Momenteel voelt het alsof we door meerdere crises worden overspoeld. De Graaf laat zien dat er vroeger natuurlijk ook crises waren, maar dat er geen sprake was van een overheidsaanpak. In de laatste eeuwen is crisisbeheersing een taak van de overheid geworden. Onze verwachtingen van de staat zijn steeds hoger geworden, maar daarmee werd het ook moeilijker om eraan te voldoen. Het leven is nu eenmaal niet maakbaar. De conclusie is dat de overheid haar werk alleen kan doen wanneer de hele gemeenschap zijn verantwoordelijkheid neemt. Maar omdat we zo verschrikkelijk verdeeld zijn over wat er nodig is, zit de regering in een lastige positie tussen daadkracht en draagvlak.
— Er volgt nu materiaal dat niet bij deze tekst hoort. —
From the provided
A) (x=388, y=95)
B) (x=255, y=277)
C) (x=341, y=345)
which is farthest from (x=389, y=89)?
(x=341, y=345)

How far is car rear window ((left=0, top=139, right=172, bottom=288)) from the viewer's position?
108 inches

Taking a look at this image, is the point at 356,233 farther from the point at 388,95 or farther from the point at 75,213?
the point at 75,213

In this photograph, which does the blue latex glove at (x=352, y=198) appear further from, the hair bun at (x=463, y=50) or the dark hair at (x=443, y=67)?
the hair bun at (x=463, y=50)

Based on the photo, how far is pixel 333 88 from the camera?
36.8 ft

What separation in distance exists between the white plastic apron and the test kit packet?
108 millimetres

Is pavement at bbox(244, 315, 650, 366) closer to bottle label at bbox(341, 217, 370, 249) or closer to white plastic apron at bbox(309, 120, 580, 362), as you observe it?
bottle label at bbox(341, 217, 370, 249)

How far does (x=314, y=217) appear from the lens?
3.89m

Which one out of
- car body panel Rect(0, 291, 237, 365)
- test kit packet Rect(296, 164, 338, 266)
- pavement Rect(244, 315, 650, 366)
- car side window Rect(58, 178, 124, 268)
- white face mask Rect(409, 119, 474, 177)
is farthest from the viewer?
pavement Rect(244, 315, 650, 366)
De polarisatie in de samenleving versterkt dat nog eens. Wat is het toch ingewikkeld, mompel ik voor me uit.

Ik zet de pan op het vuur. Mijn handen druipen van het sap van de overrijpe druiven. In het Oude Testament is het een teken van welvaart en zegen wanneer de druif (of wijnrank) en de vijgenboom overvloedig bloeien. Dat zijn ook de enige twee planten in mijn tuin die het dit jaar goed gedaan hebben. Logisch, want afkomstig uit warmere streken zijn ze ingesteld op langdurige droogte. En droog was het deze zomer: de rest van de tuin hing er amechtig bij. Opeens word ik me bewust van het contrast tussen de overvloedige druivenoogst en de malaise waar we ons in bevinden. De druif floreerde; de natuur trekt zich gelukkig niks aan van ons crisisgevoel. Mijn huisgemaakte druivensap is intussen gereed. Kraakzuiver en zonder enige toevoeging. Heerlijk, al zeg ik het zelf.